● Problem to solve
When a line in the entries contains the word "Equus", copy that line in full.

(Stored data entries)
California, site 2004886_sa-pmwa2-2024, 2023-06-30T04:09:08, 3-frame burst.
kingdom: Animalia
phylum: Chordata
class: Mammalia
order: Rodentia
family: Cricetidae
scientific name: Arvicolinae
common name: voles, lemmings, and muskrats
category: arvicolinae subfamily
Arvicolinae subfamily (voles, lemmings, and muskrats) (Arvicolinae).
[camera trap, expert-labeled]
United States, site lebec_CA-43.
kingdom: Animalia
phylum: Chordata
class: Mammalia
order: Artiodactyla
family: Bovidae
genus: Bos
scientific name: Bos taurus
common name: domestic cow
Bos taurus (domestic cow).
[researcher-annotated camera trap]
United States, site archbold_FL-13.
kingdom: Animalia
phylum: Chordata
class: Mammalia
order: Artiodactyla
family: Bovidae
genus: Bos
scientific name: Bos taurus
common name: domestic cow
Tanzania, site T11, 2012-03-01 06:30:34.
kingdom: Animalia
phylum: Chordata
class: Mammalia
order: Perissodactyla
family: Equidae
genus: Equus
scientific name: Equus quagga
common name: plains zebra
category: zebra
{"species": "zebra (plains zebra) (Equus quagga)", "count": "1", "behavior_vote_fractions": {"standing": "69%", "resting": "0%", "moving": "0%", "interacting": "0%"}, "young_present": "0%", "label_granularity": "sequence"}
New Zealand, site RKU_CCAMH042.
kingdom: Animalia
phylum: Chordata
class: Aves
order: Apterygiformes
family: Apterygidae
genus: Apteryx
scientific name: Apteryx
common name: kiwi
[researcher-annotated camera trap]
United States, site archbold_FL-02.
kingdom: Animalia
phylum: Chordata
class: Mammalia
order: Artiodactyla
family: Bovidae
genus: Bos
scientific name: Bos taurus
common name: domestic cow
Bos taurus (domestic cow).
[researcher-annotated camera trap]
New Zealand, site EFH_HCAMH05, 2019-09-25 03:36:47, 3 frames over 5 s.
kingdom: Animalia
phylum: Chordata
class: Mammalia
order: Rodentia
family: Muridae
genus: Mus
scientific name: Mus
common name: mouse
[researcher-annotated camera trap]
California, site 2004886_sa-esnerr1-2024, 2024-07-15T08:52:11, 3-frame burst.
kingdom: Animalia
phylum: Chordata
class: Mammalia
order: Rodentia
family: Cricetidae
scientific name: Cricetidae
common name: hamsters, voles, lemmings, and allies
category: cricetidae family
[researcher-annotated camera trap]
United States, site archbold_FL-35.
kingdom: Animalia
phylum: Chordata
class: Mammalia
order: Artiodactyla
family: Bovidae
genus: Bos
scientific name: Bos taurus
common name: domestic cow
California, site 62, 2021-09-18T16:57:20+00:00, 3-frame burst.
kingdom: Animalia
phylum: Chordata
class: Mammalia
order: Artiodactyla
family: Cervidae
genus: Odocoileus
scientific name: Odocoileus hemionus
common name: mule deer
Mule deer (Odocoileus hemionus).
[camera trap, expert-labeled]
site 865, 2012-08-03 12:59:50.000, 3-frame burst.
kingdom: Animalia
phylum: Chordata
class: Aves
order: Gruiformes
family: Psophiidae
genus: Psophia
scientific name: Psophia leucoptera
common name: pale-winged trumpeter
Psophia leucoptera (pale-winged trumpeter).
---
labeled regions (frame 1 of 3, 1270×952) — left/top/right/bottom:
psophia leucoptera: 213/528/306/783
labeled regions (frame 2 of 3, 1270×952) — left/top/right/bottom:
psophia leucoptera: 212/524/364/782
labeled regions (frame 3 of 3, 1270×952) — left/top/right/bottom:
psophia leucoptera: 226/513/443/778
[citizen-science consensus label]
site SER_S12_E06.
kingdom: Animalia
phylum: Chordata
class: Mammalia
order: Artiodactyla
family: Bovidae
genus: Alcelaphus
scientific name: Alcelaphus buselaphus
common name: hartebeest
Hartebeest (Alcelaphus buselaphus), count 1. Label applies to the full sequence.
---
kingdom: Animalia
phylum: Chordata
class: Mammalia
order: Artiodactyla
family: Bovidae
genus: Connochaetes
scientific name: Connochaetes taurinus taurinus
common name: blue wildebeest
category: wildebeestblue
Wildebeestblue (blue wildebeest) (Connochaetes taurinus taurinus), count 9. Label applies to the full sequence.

● Completed exercise
genus: Equus
scientific name: Equus quagga
{"species": "zebra (plains zebra) (Equus quagga)", "count": "1", "behavior_vote_fractions": {"standing": "69%", "resting": "0%", "moving": "0%", "interacting": "0%"}, "young_present": "0%", "label_granularity": "sequence"}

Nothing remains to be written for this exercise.